Combines values from two streams or tables during join operations, creating enriched records that contain data from both sources. The function must handle cases where one or both values might be null, depending on the join type (inner, left, outer). This function has access to the join key for context-aware value combination.

Parameters

Parameter Type Description
key Any The join key used to match records
value1 Any The value from the first stream/table
value2 Any The value from the second stream/table

Return Value

Combined value

Example

  join_order_with_product:
    type: valueJoiner
    code: |
      # Combine order and product information
      result = {}

      # Add order details
      if value1 is not None:
        result.update(value1)

      # Add product details
      if value2 is not None:
        result["product_details"] = value2
        # Calculate total price
        quantity = value1.get("quantity", 0) if value1 else 0
        price = value2.get("price", 0) if value2 else 0
        result["total_price"] = quantity * price

      new_value = result
    expression: new_value
    resultType: json

Full example for valueJoiner:

timestampExtractor

Extracts timestamps from messages for time-based operations.

Parameters

Parameter Type Description
record Object The ConsumerRecord containing key, value, timestamp, and metadata
previousTimestamp Long The previous timestamp (can be used as fallback)

Return Value

Timestamp in milliseconds (long)

Example

    timestampExtractor:
      code: |
        # Extract custom timestamp from message value
        try:
          # Try different ways to get the value data
          value_data = None

          # Method 1: If record is a ConsumerRecord with .value() method
          if hasattr(record, 'value') and callable(record.value):
            value_data = record.value()
          # Method 2: If record is the value directly (dict)
          elif isinstance(record, dict):
            value_data = record

          # Extract custom timestamp from event data
          if value_data and "event_timestamp" in value_data:
            event_time = value_data.get("event_timestamp")
            if event_time and event_time > 0:
              log.info("Using event timestamp: {} for {}", event_time, value_data.get("event_id"))
              return event_time

        except Exception as e:
          log.warn("Error extracting custom timestamp: {}", str(e))

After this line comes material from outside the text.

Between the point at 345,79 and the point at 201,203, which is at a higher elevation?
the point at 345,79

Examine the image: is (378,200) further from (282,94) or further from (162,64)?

        # Fallback to record timestamp or current time
        import time
        current_time = int(time.time() * 1000)
        log.info("Using current time as fallback: {}", current_time)
        return current_time
Producer - timestampExtractor example (click to expand)
functions:
  generate_events_with_timestamps:
    type: generator
    globalCode: |
      import random, time
      counter = 0
      base_t = int(time.time() * 1000)
    code: |
      global counter, base_t
      counter += 1
      eid = f"e{counter:04d}"
      offset = random.randint(-300, 60)  # -5min to +1min
      return eid, {
        "event_id": eid,
        "event_timestamp": base_t + (counter * 1000) + (offset * 1000),
        "event_type": random.choice(["action", "system", "data"]),
        "user_id": f"u{random.randint(1, 100):03d}",
        "delay": abs(offset) if offset < 0 else 0
      }
    resultType: (string, json)

producers:
  event_producer:
    generator: generate_events_with_timestamps
    interval: 1s
    to:
      topic: timestamped_events
      keyType: string
      valueType: json
Processor - timestampExtractor example (click to expand)
streams:
  events_input:
    topic: timestamped_events
    keyType: string
    valueType: json
    # Configure custom timestamp extraction
    timestampExtractor:
      code: |
        # Extract custom timestamp from message value
        try:
          # Try different ways to get the value data
          value_data = None

          # Method 1: If record is a ConsumerRecord with .value() method
          if hasattr(record, 'value') and callable(record.value):
            value_data = record.value()
          # Method 2: If record is the value directly (dict)
          elif isinstance(record, dict):
            value_data = record

          # Extract custom timestamp from event data
          if value_data and "event_timestamp" in value_data:
            event_time = value_data.get("event_timestamp")
            if event_time and event_time > 0:
              log.info("Using event timestamp: {} for {}", event_time, value_data.get("event_id"))
              return event_time

        except Exception as e:
          log.warn("Error extracting custom timestamp: {}", str(e))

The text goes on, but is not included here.